We will try a range of \( \tt{ntree} \) from 1 to 500 and \( \tt{mtry} \) taking typical values of \( p \), \( p/2 \), \( \sqrt{p} \). For Boston data, \( p = 13 \). We use an alternate call to \( \tt{randomForest} \) which takes \( \tt{xtest} \) and \( \tt{ytest} \) as additional arguments and computes test MSE on-the-fly.
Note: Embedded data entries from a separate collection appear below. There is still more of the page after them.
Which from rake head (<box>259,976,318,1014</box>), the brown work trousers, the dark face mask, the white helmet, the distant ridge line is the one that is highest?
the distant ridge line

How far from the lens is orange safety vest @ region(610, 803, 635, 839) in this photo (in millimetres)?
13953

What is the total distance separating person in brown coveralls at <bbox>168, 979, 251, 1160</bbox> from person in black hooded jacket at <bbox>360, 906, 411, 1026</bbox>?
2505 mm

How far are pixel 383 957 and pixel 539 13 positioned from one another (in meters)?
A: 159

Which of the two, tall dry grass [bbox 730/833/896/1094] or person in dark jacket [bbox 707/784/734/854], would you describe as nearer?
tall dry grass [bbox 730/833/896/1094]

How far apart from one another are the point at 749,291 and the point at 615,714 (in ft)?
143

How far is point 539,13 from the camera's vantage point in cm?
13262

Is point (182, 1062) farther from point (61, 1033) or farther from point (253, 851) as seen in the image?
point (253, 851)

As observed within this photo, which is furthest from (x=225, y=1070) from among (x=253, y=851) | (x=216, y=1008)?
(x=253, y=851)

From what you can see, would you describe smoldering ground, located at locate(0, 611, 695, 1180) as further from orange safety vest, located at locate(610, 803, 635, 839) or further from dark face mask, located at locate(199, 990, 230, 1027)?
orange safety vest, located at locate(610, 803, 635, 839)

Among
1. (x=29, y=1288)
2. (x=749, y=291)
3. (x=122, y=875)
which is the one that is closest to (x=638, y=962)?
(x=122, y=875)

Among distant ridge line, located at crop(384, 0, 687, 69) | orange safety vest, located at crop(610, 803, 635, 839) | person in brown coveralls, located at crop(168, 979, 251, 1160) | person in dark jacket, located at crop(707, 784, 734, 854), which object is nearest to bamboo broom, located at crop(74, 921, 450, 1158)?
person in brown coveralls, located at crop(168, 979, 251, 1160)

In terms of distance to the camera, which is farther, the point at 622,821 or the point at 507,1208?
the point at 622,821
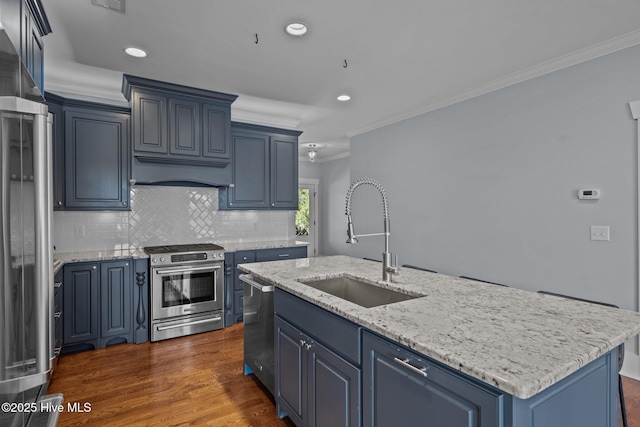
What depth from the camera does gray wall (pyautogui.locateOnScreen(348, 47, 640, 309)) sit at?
2.68m

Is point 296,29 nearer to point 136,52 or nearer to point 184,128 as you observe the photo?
point 136,52

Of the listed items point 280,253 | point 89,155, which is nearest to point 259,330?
point 280,253

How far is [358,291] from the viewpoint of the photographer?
2.22 metres

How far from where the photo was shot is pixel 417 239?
4406 mm

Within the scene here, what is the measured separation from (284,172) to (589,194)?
3386 millimetres

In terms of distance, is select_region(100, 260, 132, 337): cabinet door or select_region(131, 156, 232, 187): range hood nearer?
select_region(100, 260, 132, 337): cabinet door

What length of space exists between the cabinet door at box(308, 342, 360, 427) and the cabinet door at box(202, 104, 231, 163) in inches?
112

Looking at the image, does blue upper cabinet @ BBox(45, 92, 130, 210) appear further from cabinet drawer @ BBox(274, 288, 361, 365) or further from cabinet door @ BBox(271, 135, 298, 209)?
cabinet drawer @ BBox(274, 288, 361, 365)

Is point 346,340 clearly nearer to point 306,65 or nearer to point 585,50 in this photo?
point 306,65

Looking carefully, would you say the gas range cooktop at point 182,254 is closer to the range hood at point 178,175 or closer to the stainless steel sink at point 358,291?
the range hood at point 178,175

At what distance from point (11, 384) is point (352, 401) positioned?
1.17 meters

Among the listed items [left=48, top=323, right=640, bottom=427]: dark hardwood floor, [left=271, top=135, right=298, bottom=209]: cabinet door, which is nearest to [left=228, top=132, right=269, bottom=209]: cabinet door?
[left=271, top=135, right=298, bottom=209]: cabinet door

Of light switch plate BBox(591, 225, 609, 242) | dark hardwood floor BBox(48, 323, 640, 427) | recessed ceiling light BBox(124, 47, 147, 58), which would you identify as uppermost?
recessed ceiling light BBox(124, 47, 147, 58)

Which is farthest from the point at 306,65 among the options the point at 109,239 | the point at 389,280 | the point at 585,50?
the point at 109,239
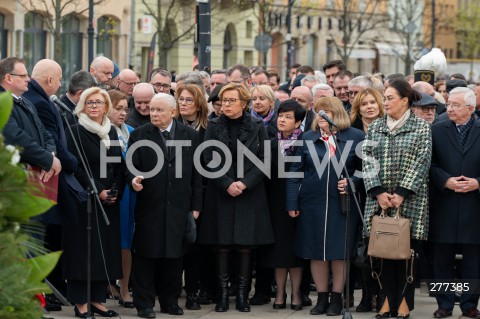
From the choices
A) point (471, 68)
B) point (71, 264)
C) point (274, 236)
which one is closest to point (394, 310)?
point (274, 236)

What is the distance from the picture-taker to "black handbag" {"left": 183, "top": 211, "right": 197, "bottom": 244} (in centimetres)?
1173

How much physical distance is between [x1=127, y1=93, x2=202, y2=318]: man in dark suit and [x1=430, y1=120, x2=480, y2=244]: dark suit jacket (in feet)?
7.66

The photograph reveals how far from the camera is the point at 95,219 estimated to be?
37.2 ft

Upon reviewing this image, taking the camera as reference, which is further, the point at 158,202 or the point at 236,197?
the point at 236,197

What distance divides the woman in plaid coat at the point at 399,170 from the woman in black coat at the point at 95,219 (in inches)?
94.5

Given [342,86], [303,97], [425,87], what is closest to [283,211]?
[303,97]

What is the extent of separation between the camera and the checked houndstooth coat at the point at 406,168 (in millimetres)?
11297

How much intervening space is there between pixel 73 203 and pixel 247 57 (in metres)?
47.6

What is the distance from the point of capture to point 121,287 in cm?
1223

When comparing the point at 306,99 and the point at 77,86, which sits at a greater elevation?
the point at 77,86

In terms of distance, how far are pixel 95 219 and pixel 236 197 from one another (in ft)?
4.80

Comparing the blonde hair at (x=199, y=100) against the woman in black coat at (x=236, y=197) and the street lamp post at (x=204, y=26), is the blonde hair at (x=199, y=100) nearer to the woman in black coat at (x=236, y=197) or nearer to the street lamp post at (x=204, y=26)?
the woman in black coat at (x=236, y=197)

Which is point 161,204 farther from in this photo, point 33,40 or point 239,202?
point 33,40

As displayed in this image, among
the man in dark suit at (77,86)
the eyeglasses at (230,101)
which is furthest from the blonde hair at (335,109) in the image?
the man in dark suit at (77,86)
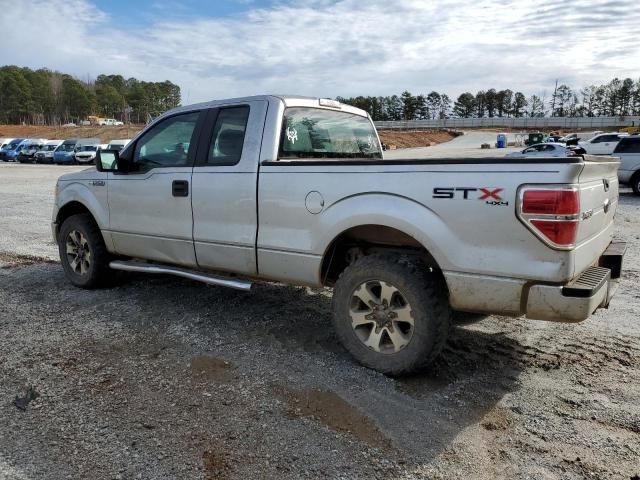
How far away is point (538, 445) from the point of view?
3.02 metres

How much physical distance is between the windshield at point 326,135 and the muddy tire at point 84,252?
8.26 feet

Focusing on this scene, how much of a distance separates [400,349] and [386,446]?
0.85m

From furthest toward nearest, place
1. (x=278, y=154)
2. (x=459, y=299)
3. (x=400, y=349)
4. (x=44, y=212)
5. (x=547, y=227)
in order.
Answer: (x=44, y=212) < (x=278, y=154) < (x=400, y=349) < (x=459, y=299) < (x=547, y=227)

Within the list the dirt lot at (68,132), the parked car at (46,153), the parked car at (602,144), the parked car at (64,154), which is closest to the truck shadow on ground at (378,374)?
the parked car at (602,144)

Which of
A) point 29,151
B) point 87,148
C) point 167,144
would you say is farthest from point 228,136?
point 29,151

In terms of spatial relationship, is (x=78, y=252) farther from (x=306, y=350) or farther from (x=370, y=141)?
(x=370, y=141)

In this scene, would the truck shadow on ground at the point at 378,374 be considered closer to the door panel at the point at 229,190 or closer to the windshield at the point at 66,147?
the door panel at the point at 229,190

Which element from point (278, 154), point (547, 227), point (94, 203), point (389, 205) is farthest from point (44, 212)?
point (547, 227)

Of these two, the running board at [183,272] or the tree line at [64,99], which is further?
the tree line at [64,99]

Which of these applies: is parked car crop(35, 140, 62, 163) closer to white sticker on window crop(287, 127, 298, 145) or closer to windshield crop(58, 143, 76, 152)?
windshield crop(58, 143, 76, 152)

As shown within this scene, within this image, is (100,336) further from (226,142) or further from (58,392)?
(226,142)

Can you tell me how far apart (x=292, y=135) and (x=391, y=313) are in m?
1.79

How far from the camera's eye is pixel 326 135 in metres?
5.07

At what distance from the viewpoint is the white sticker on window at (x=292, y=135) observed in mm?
4629
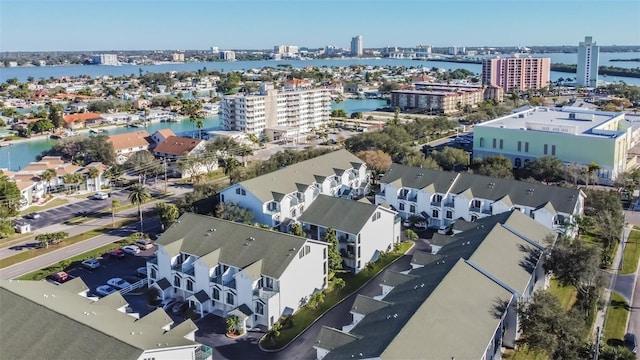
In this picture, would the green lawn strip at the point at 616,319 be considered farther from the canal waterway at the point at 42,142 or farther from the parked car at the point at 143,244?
the canal waterway at the point at 42,142

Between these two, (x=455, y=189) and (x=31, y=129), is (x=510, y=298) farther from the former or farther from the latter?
(x=31, y=129)

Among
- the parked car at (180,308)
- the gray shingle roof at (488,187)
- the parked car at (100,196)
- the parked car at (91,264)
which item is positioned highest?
the gray shingle roof at (488,187)

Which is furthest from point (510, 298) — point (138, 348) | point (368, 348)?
point (138, 348)

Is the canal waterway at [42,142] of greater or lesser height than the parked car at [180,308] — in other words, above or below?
above

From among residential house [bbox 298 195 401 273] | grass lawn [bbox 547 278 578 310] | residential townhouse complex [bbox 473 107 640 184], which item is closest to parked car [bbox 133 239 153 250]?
residential house [bbox 298 195 401 273]

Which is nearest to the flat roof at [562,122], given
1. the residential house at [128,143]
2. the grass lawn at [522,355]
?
the grass lawn at [522,355]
Test MSE of all tree sizes can be obtained by accessing \( \tt{mse} \) list member of \( \tt{test} \) list member of the model.

library(MASS)
library(randomForest)

## randomForest 4.6-7
## Type rfNews() to see new features/changes/bug fixes.

set.seed(1101)

# Construct the train and test matrices
train = sample(dim(Boston)[1], dim(Boston)[1]/2)
X.train = Boston[train, -14]
X.test = Boston[-train, -14]
Y.train = Boston[train, 14]
Y.test = Boston[-train, 14]

p = dim(Boston)[2] - 1
p.2 = p/2
p.sq = sqrt(p)

rf.boston.p = randomForest(X.train, Y.train, xtest = X.test, ytest = Y.test, 
    mtry = p, ntree = 500)
rf.boston.p.2 = randomForest(X.train, Y.train, xtest = X.test, ytest = Y.test, 
    mtry = p.2, ntree = 500)
rf.boston.p.sq = randomForest(X.train, Y.train, xtest = X.test, ytest = Y.test, 
    mtry = p.sq, ntree = 500)

plot(1:500, rf.boston.p$test$mse, col = "green", type = "l", xlab = "Number of Trees", 
    ylab = "Test MSE", ylim = c(10, 19))
lines(1:500, rf.boston.p.2$test$mse, col = "red", type = "l")
lines(1:500, rf.boston.p.sq$test$mse, col = "blue", type = "l")
legend("topright", c("m=p", "m=p/2", "m=sqrt(p)"), col = c("green", "red", "blue"), 
    cex = 1, lty = 1)

plot of chunk 9a

The plot shows that test MSE for single tree is quite high (around 18). It is reduced by adding more trees to the model and stabilizes around a few hundred trees. Test MSE for including all variables at split is slightly higher (around 11) as compared to both using half or square-root number of variables (both slightly less than 10).